I don’t say this to pin Sag with the stereotype of flighty or unreliable; not because I’ve never experienced this of them, but because I’m not interested in astrological stereotypes.
In Greek mythology, Sagittarius, Latin for archer, was a centaur—half-man, half-horse—who embodied the attempt to break free from man’s animal nature in the pursuit of knowledge. (I promise this isn’t just an excuse for me to go on about centaurs again, like I did in the post linked below.)
The ultimate seeker of knowledge, whether it’s through the pleasure of experience, through travel, or something else, they’re always hungry to learn.
Many Sagittarians I know are casual amassers of all kinds of knowledge, as well as arbiters of taste: they’re usually impeccably dressed, without much effort. They can and will drop random facts about NYFW shows from the early 90s, or else cult classic arthouse flicks on which those who haven’t been to film school are woefully uninformed. Maybe they did go to film school.
I should mention that my own moon sign is situated in the 6th house. In astrology, each slice of the “pie” that makes up the zodiac wheel represents a different house, each of which is linked to a zodiac sign. The 6th house rules health and wellbeing, daily routines and rituals, and habits. It’s certainly an interesting place for a moon sign to sit. A less-than-dreamy position, it insists on being heard all day long—not just when I feel up to processing my emotions.
My inner sixteen-year-old would be appalled to find that I’ve come to deeply enjoy my routines. Due in no small part to this newsletter, and so much so that I’ve reframed them. “Routine”, after all, sounds inherently boring—it invokes plodding commutes and the mindless punching of time cards. One definition of it is just that: something you commit by rote. Repeatedly, that is. Until it’s committed to heart. Or you’re bored to tears, whichever comes first!
And yet, my writing practice is one of the best things in my life, if not the best thing. My forever favorite—far more dependable than a soul plagued by disquiet. Perhaps it’s because the two go hand-in-hand. Maybe there will always be a restlessness in my soul: the same restlessness that has always driven me to write, and dream, and obsess over art—my own and otherwise.
It’s one that is alleviated by this hard-won modus operandi, however.
This intention to hold attention for the patterns and practices of my day-to-day.
And because maybe it is about making rituals of our routines, so that we can better prioritize the ones that help us unfold into our lives and show up in the ways we want to show up in the world. So that they’ll help to calm the restlessness instead of goading it. (Well, as much as possible.)
Most wouldn’t expect this of a Sagittarius placement.
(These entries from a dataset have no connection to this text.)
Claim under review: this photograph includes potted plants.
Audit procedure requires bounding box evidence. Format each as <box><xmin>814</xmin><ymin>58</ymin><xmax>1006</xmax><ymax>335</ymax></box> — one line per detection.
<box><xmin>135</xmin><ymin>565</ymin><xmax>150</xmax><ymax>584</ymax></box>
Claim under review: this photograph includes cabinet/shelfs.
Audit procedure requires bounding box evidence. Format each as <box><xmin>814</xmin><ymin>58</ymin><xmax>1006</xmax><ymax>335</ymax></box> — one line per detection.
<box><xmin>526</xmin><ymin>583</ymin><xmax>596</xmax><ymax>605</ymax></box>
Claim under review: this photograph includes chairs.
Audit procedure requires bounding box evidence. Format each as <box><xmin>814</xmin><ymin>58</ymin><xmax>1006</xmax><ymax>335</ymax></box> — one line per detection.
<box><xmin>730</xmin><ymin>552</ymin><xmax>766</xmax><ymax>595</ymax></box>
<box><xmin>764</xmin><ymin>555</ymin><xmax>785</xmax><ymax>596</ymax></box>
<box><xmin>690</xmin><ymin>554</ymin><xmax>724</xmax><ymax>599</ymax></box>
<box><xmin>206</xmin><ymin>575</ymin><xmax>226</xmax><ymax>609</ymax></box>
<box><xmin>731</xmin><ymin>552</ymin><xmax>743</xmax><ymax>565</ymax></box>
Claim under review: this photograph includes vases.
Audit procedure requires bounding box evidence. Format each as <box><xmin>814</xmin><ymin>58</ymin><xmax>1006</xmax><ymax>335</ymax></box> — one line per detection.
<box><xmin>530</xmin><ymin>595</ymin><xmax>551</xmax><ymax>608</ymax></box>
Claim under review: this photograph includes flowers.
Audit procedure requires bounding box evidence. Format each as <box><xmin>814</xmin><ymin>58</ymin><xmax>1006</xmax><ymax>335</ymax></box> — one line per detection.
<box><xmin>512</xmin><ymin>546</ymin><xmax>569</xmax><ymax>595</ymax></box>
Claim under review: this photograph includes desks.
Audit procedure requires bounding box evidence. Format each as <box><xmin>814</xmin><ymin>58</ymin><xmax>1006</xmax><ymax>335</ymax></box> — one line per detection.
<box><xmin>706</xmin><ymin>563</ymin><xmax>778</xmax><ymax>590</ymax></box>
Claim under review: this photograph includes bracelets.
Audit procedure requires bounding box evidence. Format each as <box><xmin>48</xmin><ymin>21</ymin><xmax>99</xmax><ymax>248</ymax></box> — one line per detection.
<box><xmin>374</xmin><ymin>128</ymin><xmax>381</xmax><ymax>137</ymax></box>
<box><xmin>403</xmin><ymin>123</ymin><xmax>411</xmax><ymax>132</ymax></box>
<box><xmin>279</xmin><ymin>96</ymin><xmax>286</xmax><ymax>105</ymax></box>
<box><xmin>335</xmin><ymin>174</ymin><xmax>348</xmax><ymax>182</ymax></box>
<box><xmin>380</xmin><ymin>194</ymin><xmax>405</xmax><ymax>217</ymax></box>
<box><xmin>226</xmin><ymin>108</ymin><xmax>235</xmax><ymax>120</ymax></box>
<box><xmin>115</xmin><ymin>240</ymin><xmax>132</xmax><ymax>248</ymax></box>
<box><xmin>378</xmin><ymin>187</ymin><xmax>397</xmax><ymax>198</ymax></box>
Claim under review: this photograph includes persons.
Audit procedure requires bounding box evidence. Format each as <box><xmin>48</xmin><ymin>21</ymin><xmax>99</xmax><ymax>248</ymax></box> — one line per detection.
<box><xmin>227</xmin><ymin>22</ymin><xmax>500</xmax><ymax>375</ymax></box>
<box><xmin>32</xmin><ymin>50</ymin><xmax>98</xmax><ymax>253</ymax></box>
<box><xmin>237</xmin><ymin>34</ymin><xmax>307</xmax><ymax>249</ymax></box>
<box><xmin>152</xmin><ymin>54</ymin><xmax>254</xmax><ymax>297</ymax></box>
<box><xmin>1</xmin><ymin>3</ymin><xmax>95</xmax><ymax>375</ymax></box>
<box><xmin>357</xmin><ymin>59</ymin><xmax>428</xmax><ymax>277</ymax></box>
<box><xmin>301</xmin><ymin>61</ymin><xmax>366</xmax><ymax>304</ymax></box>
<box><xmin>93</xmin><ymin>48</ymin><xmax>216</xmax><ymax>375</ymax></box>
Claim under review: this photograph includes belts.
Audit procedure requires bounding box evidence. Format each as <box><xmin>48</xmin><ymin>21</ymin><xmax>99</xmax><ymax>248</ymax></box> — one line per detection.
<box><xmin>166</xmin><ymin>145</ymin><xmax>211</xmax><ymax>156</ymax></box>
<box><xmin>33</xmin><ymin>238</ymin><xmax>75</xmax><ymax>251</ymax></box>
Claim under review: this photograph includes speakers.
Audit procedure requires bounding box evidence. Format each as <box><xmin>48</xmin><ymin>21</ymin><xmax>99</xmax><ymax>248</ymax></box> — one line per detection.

If there’s one thing Sag loves, it’s play, spontaneity, a good surprise—all of that good juicy stuff that keeps life exciting. And I love those things, too. The unexpected comes to be expected; sometimes we show up with our best-laid plans, and all, and they immediately go to hell. Some of the best art is made that way.
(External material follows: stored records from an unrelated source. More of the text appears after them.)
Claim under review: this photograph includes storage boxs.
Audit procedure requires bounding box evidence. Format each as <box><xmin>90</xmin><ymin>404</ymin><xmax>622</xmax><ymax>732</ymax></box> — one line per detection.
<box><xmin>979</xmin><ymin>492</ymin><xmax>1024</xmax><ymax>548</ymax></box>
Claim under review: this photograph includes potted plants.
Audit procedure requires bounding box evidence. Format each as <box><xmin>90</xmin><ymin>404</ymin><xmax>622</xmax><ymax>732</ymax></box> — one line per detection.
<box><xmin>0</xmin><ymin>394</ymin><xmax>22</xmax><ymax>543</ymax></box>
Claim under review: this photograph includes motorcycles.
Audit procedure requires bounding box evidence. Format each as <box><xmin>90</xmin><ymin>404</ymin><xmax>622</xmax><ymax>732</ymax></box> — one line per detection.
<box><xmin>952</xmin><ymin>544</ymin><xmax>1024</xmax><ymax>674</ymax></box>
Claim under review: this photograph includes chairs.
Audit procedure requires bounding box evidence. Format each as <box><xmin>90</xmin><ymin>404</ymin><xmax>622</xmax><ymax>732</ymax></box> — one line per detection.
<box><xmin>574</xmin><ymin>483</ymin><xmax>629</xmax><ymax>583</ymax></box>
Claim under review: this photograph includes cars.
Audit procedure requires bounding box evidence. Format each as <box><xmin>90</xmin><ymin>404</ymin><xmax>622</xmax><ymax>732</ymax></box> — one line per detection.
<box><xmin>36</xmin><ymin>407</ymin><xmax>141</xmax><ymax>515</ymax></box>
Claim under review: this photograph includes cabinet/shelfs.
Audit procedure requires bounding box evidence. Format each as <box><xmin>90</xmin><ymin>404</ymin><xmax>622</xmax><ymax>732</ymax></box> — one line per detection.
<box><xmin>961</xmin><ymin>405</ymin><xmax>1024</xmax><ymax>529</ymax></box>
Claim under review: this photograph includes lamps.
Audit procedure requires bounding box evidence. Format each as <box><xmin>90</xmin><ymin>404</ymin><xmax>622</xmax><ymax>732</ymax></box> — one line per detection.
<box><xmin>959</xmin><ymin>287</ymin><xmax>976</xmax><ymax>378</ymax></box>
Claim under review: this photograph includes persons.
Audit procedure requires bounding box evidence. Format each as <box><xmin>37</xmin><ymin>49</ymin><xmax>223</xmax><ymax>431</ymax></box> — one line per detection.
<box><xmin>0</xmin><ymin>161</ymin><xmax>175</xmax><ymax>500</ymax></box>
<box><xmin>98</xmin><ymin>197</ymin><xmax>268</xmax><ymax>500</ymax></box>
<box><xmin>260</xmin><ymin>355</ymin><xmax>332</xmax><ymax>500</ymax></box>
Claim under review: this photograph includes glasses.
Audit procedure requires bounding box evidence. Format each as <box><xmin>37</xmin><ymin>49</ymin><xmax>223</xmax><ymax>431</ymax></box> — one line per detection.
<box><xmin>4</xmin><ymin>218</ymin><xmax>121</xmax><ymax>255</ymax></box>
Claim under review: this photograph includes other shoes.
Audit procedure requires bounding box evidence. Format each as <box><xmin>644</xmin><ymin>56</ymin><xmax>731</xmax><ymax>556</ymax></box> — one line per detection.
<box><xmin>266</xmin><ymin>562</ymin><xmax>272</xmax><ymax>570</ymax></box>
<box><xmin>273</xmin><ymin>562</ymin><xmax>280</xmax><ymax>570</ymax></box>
But, ritualizing my own routines—clinging to where I find joy and creativity in their stability, in my own consistency—has made me realize that I don’t have to be a tortured artist in order to be a prolific writer. As prolific a writer as I have ever been, outside of grad school. It’s a beautiful thing, and has helped me build a sense of much stronger trust in my Self, besides.
It’s also given me the most delicious freedom in my writing life. I fit myself along the grooves of this newsletter1, and the new fiction I’m working on (as well as the old—my novel is still slowly humming along), and I feel excited by the page, again and again and again. It’s the kind of momentum Sagittarius lives for.
xx,
Kimia
It’s also why I include a section about what I’m currently creating ritual with in my witchy check-in missives.
I love this, kimia! i am a sag-sag-aires (enthusiasm and expansion are my MO!) so i've struggled so much with routine, but sitting down in meditation and creating a spiritual practice and my own rituals has been life-changing.
"Maybe there will always be a restlessness in my soul: the same restlessness that has always driven me to write, and dream, and obsess over art—my own and otherwise" yes yes yes!